Batched negative sampling with GraphDataLoader for LinkPrediciton

Hi, I have some questions about the link prediction task, which is extended from the discussion here. I successfully trained on a single graph via the tutorial document. Now, I want to train on batches of graphs, where the negative sampling needs to be done on batch:

import torch
import dgl
import dgl.function as fn
import torch.nn.functional as F
from dgl.nn.pytorch import HeteroGraphConv
from dgl.nn.pytorch.conv import GraphConv


class HeteroDotProductPredictor(torch.nn.Module):
    def forward(self, graph, h, etype):
        with graph.local_scope():
            graph.ndata['h'] = h['face']  # node type "face"
            graph.apply_edges(fn.u_dot_v('h', 'h', 'score'), etype=etype)
            return graph.edges[etype].data['score']

class Model(torch.nn.Module):
    def __init__(self, in_features, hidden_features, out_features, rel_names):
        super().__init__()
        self.sage = GNN(in_features, hidden_features, out_features, rel_names)
        self.pred = HeteroDotProductPredictor()
    def forward(self, g, neg_g, x, etype):
        h = self.sage(g, x)
        return self.pred(g, h, etype), self.pred(neg_g, h, etype)

class GNN(torch.nn.Module):
    def __init__(self, in_feats, hid_feats, out_feats, rel_names):
        super().__init__()
        self.conv1 = HeteroGraphConv({
            rel: GraphConv(in_feats, hid_feats)
            for rel in rel_names}, aggregate='mean')
        self.conv2 = HeteroGraphConv({
            rel: GraphConv(hid_feats, out_feats)
            for rel in rel_names}, aggregate='mean')

    def forward(self, graph, inputs):
        # inputs are features of nodes
        # print(inputs["face"].shape)
        h = self.conv1(graph, inputs)         
        #h["face"] = h["face"].reshape(-1, 80)
        h = {k: F.relu(v) for k, v in h.items()}
        h = self.conv2(graph, h)
        return h

def compute_loss(pos_score, neg_score):
    # Margin loss
    n_edges = pos_score.shape[0]
    return (1 - pos_score + neg_score.view(n_edges, -1)).clamp(min=0).mean()

def construct_negative_graph(graph, k, etype):
    utype, _, vtype = etype
    src, dst = graph.edges(etype=etype)
    neg_src = src.repeat_interleave(k)
    neg_dst = torch.randint(0, graph.num_nodes(vtype), (len(src) * k,))
    return dgl.heterograph(
        {etype: (neg_src, neg_dst)},
        num_nodes_dict={ntype: graph.num_nodes(ntype) for ntype in graph.ntypes})


# train, val, test = 700, 100, 100 dgl graphs
dataloader = dgl.dataloading.GraphDataLoader(train, batch_size=128, shuffle=True, drop_last=False, num_workers=4)
k = 30
model = Model(train[0].ndata["x"].shape[1], 20, 1, train[0].etypes)
opt = torch.optim.Adam(model.parameters())
for epoch in range(2):
    running_loss = 0.
    for i, hetero_graph in enumerate(dataloader, 0):
        node_features = hetero_graph.nodes["face"].data["x"].float()
        node_features = {"face": node_features}
        # TODO: negative sampling on batch
        negative_graph = construct_negative_graph(hetero_graph, k, ("face", "type3", "face"))
        pos_score, neg_score = model(hetero_graph, negative_graph, node_features, ("face", "type3", "face"))
        loss = compute_loss(pos_score, neg_score)
        opt.zero_grad()
      loss.backward()
      opt.step()
        print(f"iter {i} loss {loss}")
        running_loss += loss.item()
    print(f'{epoch + 1} loss: {running_loss / 128:.5f}')

My questions are:

  1. How should I define the construct_negative_graph() to adapt to batched graphs obtained in the GraphDataLoader?
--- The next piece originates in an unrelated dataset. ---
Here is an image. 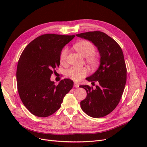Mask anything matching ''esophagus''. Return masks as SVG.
Masks as SVG:
<instances>
[{"label":"esophagus","instance_id":"1","mask_svg":"<svg viewBox=\"0 0 147 147\" xmlns=\"http://www.w3.org/2000/svg\"><path fill=\"white\" fill-rule=\"evenodd\" d=\"M79 86V83H76V82H74V87H75V88H78Z\"/></svg>","mask_w":147,"mask_h":147}]
</instances>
For my case, I don’t need to do neighbor sampling since the graphs are relatively small, so I only need the negative sampling.
  2. How to extend the training loop to train for other edge types? My graphs have only one node type and multiple edge types. Should I construct pos/neg graphs for individual edge types and sum up the loss during the training? For example:
pos_score1, neg_score1 = #... neg sampling for edge_type_1
pos_score2, neg_score2 = #... neg sampling for edge_type_2
pos_score3, neg_score3 = #... neg sampling for edge_type_3

loss1 = compute_loss(pos_score1, neg_score1)
loss2 = compute_loss(pos_score2, neg_score2)
loss3 = compute_loss(pos_score3, neg_score3)

loss = loss1 + loss2 + loss3
opt.zero_grad()
loss.backward()
opt.step()
...

Thank you!

  1. batched_graph cannot work with existing construct_negative_graph()?
  2. Yes, just compute loss on each edge type and sum up for backward.